TO DO. Where in the records does the word "communication" occur? Copy each line in which it does.
(DATA TO EXAMINE begins)
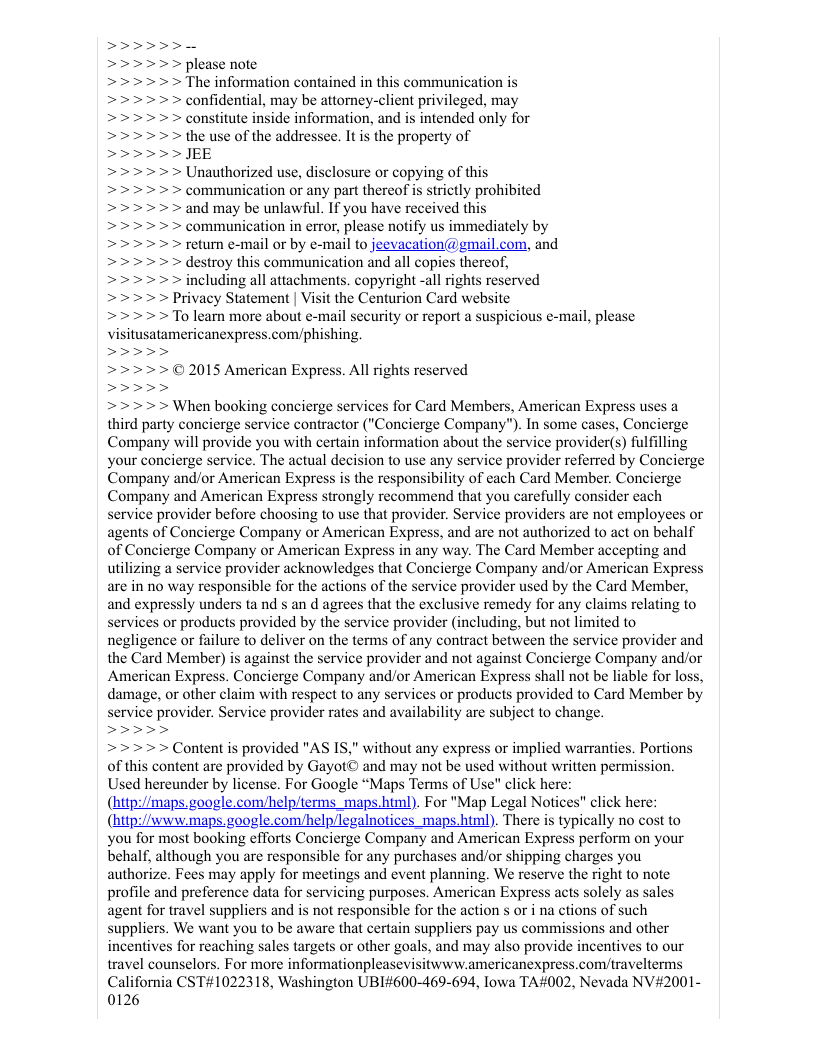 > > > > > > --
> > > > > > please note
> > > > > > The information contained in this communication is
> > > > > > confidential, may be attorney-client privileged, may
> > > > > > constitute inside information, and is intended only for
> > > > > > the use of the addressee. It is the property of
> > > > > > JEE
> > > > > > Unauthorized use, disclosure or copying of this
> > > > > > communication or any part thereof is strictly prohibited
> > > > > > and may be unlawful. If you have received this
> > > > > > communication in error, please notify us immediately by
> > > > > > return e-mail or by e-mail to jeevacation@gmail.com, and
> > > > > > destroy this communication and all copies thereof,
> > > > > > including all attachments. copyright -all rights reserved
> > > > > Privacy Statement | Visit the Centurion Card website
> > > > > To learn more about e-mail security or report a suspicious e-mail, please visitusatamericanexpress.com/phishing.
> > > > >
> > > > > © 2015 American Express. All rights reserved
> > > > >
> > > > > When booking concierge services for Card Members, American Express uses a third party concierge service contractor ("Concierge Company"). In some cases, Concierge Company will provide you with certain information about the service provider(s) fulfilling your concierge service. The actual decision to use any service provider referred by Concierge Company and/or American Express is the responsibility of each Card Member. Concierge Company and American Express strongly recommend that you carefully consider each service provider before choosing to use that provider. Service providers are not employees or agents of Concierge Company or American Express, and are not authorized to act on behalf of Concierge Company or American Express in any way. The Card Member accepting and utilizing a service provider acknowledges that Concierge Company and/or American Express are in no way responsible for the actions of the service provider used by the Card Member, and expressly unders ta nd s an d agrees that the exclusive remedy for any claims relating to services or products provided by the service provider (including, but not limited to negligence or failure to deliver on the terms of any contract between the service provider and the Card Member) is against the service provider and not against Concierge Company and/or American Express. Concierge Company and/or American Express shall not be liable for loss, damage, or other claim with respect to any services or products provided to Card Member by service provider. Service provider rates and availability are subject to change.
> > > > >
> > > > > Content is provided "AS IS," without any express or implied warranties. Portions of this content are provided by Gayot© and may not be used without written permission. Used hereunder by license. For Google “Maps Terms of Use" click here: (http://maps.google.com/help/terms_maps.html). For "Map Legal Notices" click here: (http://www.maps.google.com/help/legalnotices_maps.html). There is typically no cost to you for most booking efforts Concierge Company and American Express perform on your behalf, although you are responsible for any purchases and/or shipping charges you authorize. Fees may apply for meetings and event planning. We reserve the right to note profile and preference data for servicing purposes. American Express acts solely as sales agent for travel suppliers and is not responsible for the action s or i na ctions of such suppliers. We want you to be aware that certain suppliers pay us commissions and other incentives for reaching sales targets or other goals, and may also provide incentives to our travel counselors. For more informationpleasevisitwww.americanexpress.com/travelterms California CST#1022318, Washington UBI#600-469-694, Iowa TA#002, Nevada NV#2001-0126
(DATA TO EXAMINE ends)
(DATA TO EXAMINE begins)
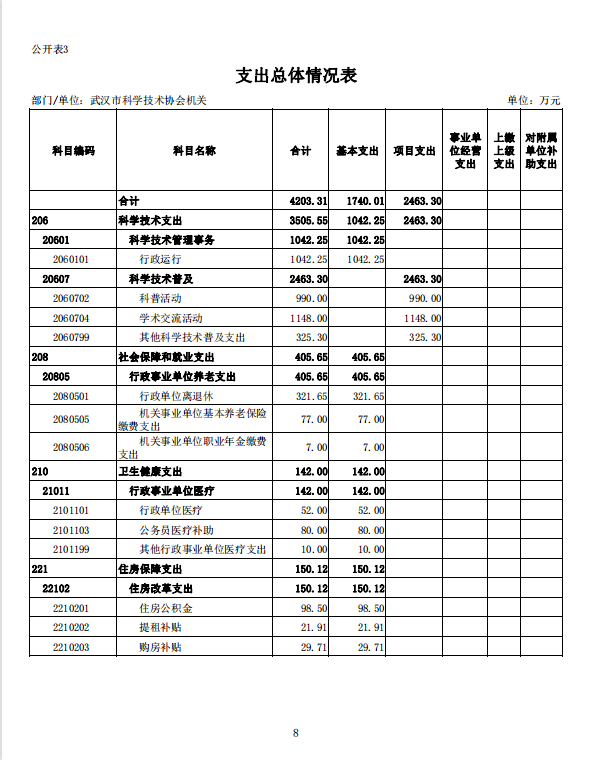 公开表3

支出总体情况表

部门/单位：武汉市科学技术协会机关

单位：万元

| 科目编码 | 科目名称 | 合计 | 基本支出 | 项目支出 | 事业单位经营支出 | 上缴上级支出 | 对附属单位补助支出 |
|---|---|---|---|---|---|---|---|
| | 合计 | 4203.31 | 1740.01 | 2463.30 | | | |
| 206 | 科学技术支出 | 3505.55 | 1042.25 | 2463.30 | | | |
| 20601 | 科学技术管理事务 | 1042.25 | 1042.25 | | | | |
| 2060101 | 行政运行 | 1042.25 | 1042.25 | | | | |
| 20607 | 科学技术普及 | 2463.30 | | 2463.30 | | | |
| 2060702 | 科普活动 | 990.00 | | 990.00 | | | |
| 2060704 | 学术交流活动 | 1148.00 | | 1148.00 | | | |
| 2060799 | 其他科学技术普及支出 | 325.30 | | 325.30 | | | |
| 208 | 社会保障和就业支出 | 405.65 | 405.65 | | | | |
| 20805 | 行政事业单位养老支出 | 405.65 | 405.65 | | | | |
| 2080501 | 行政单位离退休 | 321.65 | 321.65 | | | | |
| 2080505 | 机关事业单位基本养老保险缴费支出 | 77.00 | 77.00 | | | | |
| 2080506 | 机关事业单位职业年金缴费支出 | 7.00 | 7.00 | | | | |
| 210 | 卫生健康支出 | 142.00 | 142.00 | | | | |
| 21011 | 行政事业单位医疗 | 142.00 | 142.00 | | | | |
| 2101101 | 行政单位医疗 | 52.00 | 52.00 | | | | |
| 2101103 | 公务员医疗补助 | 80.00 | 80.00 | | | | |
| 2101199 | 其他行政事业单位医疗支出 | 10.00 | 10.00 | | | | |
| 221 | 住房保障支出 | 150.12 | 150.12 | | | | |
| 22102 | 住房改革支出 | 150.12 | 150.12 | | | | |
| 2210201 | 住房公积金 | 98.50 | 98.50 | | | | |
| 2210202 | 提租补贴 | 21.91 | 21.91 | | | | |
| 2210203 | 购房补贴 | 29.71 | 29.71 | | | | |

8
(DATA TO EXAMINE ends)
ANSWER SPACE.
> > > > > > The information contained in this communication is
> > > > > > communication or any part thereof is strictly prohibited
> > > > > > communication in error, please notify us immediately by
> > > > > > destroy this communication and all copies thereof,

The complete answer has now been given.